--- START Data excerpts ---

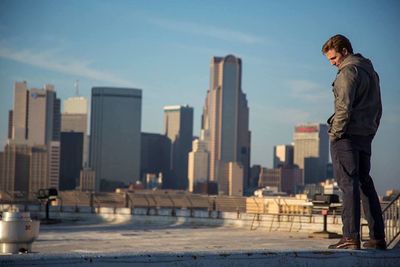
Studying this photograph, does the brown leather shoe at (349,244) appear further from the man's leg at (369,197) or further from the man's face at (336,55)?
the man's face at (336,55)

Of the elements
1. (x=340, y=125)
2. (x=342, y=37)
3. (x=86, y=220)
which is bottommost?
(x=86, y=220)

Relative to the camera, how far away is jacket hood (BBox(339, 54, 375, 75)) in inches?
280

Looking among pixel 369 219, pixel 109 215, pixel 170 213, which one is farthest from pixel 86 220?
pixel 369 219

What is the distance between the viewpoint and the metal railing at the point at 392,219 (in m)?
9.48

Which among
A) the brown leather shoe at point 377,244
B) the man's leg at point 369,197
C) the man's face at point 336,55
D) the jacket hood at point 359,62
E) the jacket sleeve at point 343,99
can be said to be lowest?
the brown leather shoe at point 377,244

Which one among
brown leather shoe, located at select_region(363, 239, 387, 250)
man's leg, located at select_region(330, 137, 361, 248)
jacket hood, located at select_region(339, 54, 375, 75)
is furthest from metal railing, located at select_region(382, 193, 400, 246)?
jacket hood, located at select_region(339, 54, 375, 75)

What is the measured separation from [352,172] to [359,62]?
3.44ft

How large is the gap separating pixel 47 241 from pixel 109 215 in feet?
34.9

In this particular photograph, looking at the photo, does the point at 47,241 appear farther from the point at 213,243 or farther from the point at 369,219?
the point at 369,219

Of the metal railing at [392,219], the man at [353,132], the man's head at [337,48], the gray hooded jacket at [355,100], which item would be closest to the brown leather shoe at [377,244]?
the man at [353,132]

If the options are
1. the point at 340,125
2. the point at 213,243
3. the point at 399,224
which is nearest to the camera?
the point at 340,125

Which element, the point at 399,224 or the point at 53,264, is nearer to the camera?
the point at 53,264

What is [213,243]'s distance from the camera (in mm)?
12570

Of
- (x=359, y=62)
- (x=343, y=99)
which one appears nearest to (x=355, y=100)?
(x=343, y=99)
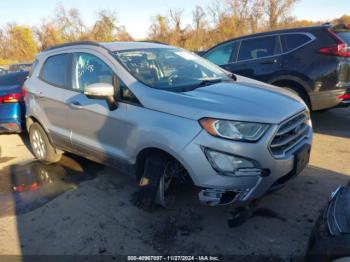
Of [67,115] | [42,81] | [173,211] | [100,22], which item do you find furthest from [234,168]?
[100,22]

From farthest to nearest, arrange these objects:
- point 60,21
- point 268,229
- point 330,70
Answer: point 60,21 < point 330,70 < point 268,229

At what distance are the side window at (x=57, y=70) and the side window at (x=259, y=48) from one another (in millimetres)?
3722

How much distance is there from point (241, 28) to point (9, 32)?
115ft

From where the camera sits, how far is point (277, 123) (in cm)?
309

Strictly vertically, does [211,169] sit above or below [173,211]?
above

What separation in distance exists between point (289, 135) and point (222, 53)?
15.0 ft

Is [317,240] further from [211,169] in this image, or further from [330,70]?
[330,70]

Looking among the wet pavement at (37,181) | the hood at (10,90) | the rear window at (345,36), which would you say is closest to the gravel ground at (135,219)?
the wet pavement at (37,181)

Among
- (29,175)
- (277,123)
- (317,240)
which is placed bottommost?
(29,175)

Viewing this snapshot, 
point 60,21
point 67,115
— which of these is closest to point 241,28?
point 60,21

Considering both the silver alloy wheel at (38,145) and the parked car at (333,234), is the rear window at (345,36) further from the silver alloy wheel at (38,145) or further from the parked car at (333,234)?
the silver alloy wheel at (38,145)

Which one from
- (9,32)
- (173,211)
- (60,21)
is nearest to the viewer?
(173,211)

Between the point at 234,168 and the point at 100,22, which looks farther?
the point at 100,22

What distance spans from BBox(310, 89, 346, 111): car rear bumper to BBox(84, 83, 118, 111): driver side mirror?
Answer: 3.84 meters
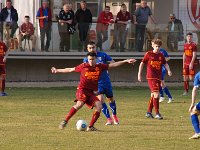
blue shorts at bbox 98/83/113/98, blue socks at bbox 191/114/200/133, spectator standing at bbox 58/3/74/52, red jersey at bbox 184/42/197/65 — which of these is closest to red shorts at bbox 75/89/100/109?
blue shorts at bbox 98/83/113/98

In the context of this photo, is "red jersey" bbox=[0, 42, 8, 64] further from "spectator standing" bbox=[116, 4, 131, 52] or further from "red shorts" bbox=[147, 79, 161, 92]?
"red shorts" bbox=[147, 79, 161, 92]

--- END Data excerpts ---

_Set task:_ From the line containing "blue shorts at bbox 98/83/113/98, blue" through the end of the data, write the data out as a two-column CSV with the headers input and output. Each row should pair a piece of text with the answer given for it, each in its own quoted field, with line breaks turned into spaces.

_Written solution:_
input,output
"blue shorts at bbox 98/83/113/98, blue socks at bbox 191/114/200/133, spectator standing at bbox 58/3/74/52, red jersey at bbox 184/42/197/65 — which of these is closest to red shorts at bbox 75/89/100/109?","blue shorts at bbox 98/83/113/98"
"In the context of this photo, is ""red jersey"" bbox=[0, 42, 8, 64] further from ""spectator standing"" bbox=[116, 4, 131, 52] or further from ""red shorts"" bbox=[147, 79, 161, 92]?","""red shorts"" bbox=[147, 79, 161, 92]"